Extractives data comes from a wide array of sources. It’s the job of the person working with this data to extract, combine, analyse and communicate it. That’s where data visualisation comes in. If you have a basic grasp of working with data, you are probably familiar with basic chart types that are used in data visualisation.
There are many online resources which list taxonomies of data visualisation types and guides you to choosing the appropriate tool and type of data to be used with each type of visualisation. Datavizcatalogue.com and Datavizproject.com are great examples of taxonomy sites. Dataviz.tools is a very useful site that catalogs all the different tools available for data visualisation. The Financial Times’ Visual Vocabulary chart provides a handy guide to match data types to visualisation types.

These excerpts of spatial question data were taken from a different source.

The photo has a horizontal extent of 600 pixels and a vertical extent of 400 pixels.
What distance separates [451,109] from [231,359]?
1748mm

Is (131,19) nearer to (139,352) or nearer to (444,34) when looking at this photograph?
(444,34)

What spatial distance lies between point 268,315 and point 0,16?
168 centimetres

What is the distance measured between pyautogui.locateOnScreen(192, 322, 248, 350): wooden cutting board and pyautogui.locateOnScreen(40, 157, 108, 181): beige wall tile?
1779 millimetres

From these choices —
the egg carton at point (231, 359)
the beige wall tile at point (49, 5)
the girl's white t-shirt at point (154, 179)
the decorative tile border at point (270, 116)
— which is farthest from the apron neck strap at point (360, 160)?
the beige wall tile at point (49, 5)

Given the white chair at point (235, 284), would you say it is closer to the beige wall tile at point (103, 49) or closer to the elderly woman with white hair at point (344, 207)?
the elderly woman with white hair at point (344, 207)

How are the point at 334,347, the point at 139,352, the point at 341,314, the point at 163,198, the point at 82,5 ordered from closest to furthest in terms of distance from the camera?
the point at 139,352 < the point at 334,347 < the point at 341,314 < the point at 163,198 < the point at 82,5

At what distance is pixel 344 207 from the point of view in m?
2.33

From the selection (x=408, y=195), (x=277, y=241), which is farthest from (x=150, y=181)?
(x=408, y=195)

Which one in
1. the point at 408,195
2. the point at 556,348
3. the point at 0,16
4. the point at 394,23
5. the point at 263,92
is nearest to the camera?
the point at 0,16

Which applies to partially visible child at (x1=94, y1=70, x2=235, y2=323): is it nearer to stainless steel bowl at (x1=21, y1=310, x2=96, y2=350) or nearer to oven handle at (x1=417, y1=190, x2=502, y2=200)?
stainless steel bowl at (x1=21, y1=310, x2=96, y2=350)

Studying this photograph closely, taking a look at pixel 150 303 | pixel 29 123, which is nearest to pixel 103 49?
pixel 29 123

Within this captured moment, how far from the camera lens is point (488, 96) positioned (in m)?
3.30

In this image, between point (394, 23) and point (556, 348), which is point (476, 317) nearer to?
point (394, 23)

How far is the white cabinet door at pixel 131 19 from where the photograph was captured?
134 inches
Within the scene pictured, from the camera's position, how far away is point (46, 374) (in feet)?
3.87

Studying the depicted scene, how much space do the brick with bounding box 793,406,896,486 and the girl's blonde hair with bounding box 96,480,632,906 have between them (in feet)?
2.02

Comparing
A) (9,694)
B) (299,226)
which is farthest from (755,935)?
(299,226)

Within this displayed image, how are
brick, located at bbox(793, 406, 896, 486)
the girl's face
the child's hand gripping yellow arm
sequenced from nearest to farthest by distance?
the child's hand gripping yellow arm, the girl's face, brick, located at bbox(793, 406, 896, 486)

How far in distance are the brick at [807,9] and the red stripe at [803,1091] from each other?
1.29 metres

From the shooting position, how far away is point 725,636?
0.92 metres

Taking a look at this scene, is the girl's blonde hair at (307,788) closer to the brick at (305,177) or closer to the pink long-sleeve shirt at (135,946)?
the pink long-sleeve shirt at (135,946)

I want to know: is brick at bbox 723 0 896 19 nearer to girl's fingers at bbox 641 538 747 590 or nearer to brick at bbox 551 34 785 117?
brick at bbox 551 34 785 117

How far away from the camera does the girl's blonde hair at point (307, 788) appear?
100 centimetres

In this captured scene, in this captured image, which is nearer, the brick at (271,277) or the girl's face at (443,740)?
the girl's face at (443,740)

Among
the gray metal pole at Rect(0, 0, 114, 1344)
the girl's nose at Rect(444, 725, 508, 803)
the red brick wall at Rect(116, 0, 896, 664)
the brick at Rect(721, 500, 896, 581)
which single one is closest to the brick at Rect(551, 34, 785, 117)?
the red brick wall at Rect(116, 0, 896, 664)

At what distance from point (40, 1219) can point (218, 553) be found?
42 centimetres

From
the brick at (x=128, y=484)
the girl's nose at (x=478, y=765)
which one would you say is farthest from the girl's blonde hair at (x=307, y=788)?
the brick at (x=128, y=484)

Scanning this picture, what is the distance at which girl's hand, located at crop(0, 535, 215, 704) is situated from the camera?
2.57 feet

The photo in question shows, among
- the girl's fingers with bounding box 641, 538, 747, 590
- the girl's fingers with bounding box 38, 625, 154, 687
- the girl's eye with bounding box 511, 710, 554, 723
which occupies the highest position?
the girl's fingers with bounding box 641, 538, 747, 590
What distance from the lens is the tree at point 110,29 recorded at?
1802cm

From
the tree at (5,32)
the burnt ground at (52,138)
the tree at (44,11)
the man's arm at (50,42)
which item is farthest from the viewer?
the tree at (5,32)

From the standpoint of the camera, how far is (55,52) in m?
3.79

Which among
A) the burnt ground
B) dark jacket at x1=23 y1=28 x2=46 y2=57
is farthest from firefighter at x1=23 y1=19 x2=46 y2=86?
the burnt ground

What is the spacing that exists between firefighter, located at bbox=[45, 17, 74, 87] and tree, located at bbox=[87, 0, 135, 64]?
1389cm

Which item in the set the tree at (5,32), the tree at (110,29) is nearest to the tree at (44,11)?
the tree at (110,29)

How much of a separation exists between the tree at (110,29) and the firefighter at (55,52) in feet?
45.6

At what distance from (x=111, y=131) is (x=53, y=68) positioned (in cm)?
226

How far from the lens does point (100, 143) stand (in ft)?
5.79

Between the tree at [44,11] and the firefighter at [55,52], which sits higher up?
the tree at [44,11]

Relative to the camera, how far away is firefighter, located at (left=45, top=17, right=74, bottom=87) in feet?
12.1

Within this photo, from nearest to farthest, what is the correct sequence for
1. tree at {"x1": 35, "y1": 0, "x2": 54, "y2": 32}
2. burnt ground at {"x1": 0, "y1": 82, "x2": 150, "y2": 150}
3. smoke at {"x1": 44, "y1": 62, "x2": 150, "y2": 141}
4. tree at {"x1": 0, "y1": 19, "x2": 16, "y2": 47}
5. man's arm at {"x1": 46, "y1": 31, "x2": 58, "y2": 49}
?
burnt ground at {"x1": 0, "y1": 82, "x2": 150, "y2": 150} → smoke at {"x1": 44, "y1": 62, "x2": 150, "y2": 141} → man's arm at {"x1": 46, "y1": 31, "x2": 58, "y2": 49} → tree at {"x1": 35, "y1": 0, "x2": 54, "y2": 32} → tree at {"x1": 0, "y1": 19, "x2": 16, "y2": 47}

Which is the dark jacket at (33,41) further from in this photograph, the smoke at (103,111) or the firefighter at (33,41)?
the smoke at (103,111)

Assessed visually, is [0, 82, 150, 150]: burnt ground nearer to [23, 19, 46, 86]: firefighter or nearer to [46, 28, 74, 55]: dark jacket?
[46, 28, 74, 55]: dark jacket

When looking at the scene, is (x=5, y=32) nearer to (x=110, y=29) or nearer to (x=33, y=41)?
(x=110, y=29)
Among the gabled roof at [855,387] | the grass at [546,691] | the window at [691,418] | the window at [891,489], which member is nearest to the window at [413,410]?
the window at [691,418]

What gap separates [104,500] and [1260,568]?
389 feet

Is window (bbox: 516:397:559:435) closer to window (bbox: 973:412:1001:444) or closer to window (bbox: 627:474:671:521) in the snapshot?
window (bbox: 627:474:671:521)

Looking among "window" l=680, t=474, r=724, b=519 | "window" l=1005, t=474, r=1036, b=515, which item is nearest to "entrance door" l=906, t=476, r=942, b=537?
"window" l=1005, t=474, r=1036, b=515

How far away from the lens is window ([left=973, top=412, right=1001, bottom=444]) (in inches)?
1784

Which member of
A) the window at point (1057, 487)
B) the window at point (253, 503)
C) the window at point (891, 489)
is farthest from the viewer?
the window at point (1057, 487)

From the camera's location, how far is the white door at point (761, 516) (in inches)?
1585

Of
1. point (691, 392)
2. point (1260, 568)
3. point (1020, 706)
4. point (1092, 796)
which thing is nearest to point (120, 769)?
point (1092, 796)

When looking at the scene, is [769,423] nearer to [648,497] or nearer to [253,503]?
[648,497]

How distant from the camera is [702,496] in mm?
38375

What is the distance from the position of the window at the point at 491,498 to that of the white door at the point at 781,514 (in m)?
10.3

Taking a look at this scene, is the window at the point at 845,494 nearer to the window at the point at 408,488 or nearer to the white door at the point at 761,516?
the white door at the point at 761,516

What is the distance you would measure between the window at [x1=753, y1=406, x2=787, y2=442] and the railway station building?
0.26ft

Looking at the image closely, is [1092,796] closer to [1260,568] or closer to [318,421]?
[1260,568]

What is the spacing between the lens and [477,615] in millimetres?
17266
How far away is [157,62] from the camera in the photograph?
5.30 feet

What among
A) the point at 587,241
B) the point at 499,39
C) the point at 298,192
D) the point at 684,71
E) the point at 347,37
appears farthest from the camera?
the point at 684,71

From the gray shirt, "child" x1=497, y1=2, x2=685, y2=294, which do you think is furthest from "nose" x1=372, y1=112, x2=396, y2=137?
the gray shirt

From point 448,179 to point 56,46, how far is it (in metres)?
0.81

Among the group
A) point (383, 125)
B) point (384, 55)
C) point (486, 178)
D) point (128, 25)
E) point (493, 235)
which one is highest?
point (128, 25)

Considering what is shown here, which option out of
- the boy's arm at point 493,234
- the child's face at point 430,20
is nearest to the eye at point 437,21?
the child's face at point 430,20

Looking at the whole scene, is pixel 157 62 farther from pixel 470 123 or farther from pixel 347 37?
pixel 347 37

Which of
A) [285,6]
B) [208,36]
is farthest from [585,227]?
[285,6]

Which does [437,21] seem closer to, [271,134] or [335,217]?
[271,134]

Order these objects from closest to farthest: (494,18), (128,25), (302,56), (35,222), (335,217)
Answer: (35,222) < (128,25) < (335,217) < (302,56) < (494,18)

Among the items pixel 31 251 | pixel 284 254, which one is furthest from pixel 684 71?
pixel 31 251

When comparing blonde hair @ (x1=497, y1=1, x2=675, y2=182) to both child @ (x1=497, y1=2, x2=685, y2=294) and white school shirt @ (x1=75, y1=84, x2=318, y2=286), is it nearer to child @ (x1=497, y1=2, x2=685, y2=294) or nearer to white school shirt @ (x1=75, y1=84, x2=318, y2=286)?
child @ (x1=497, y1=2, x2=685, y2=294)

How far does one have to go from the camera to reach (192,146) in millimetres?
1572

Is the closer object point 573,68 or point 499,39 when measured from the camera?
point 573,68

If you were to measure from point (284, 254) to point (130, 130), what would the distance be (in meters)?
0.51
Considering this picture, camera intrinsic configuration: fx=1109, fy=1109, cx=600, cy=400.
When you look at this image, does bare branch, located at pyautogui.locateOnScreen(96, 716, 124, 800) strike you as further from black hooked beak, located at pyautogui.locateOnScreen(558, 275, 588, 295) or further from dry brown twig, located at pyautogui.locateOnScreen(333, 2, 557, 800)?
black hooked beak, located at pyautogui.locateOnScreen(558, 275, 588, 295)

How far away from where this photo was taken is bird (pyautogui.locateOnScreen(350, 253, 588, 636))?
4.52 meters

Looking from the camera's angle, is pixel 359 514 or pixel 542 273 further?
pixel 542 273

When we are working with data from the extractives sector, we often find that there is a need to communicate “flows”. According to FT’s visual vocabulary chart, sometimes we need to “Show the reader volumes or intensity of movement between two or more states or conditions. These might be logical sequences or geographical locations”. Examples of flows in extractives data include:
In this module, we will create visualisations of the first of those examples, and the we will use data about the global uranium industry to demonstrate how to prepare data and create these visualisations.
We will be using a free-to-use online tool called RAW. RAW is designed to create highly customizable, static visualisations (i.e. not interactive) that provides the functionality to easily create interesting visualisation types that many off-the-shelf tools usually do not provide.
RAW is an especially useful tool for designers because it lets you export visualisations as SVG files which can be further edited using vector graphics software such as Illustrator. You can check out some of the beautiful visualizations that are created using RAW in the gallery section of their website.
For developers, RAW offers a lot of customizability too. It is completely open source, and is build on top of D3.js, which is the most popular web data visualisation framework. If you’re ambitious and know a bit of D3, you can even add your own new chart types to RAW.
If you’re sold on how awesome RAW is, great! Let’s get started.
Sankey Diagram of Revenue Flows
The first kind of chart we will make is a sankey diagram that shows the revenue flows to government from the extractives sector as presented in an EITI report. Specifically, we will look at the revenue flows reported in Kazakhstan’s 2014 EITI report. “Wait, I thought we were going to focus on data from the uranium industry? What’s that got to do with Kazakhstan?” I hear you ask. Stay tuned, you will see why in the next section.
You can access the PDF file of the report from the global EITI website here, or from the google drive from the data section of the EITI website. We are specifically interested in this table on page 61 of the report:
We can use Tabula to extract the report. After a bit of manual cleaning, we can get a table in Excel or Google Sheets that looks like this:
The first 3 rows of data are directly from the PDF table’s first five rows of data (excluding the share of total as % row). The last row “Non-Extractive Receipts”, is calculated with a simple formula, the “Tax Receipts Total” row minus the sum of the “Oil and Gas Receipts” and “Mining Receipts” rows.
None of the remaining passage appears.